前橋市は非常に遺跡に恵まれた土地です。推定上野国府や蒼海城のあった元総社地区だけでなく、南部では条里制の大規模な水田跡、北部・赤城南麓では縄文時代から古墳時代にかけての保存状態のいい遺跡や古墳などを有しています。
そんな遺跡からは数多くの土器や埴輪が出土していますが、皆さんこちらの埴輪を一度は見たことがあるのではないでしょうか。
前橋市の白藤Ⅴ-4号古墳から出土した「馬形埴輪」、通称・ぐんまちゃん埴輪です。
ずんぐりした体にユーモラスな顔をしたこの埴輪は、群馬県内外の博物館などに何度も出張したことのある人気者です。
何度も出張に行く間に、埴輪も疲れてくるのか復元した石膏部分が欠けたり、色が落ちたりしてきます。この欠けや色落ちを修繕するのも文化財保護のお仕事の一つです。
今回はぐんまちゃん埴輪の前肢の部分の欠けを修理する様子をご覧ください。
①修理のために横たわるぐんまちゃん埴輪。ちょっと緊張していますね。
②今日は右前肢のこの部分の欠けを修理していきます。
③欠けの周辺をマスキングテープで保護しつつ、石膏を塗っていきます。
④塗った石膏が固まったら、形を整えてマスキングテープをはがします。
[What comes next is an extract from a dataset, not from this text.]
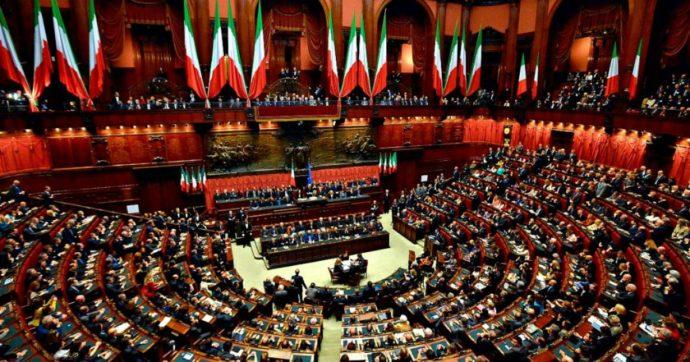"""Referendum, ora la Lega provoca: """"Col taglio il Parlamento non voti nuovo capo dello Stato"""". Il Pd: """"Legittimità delle Camere rafforzata"""""""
前肢の欠けがきれいになおりました!
⑤石膏を塗った部分に着色をしていきます。
⑥きれいに塗りあがりました!これでまた元気に出張・展示ができます。
文化財のお仕事というと、工事現場での発掘作業などが頭に浮かぶかと思いますが、その発掘作業で出てきた遺物を修繕管理するのも文化財保護の大事な仕事です。
今後も少しずつ、文化財保護に関わる仕事について知っていただけるような記事を掲載してみたいと思います。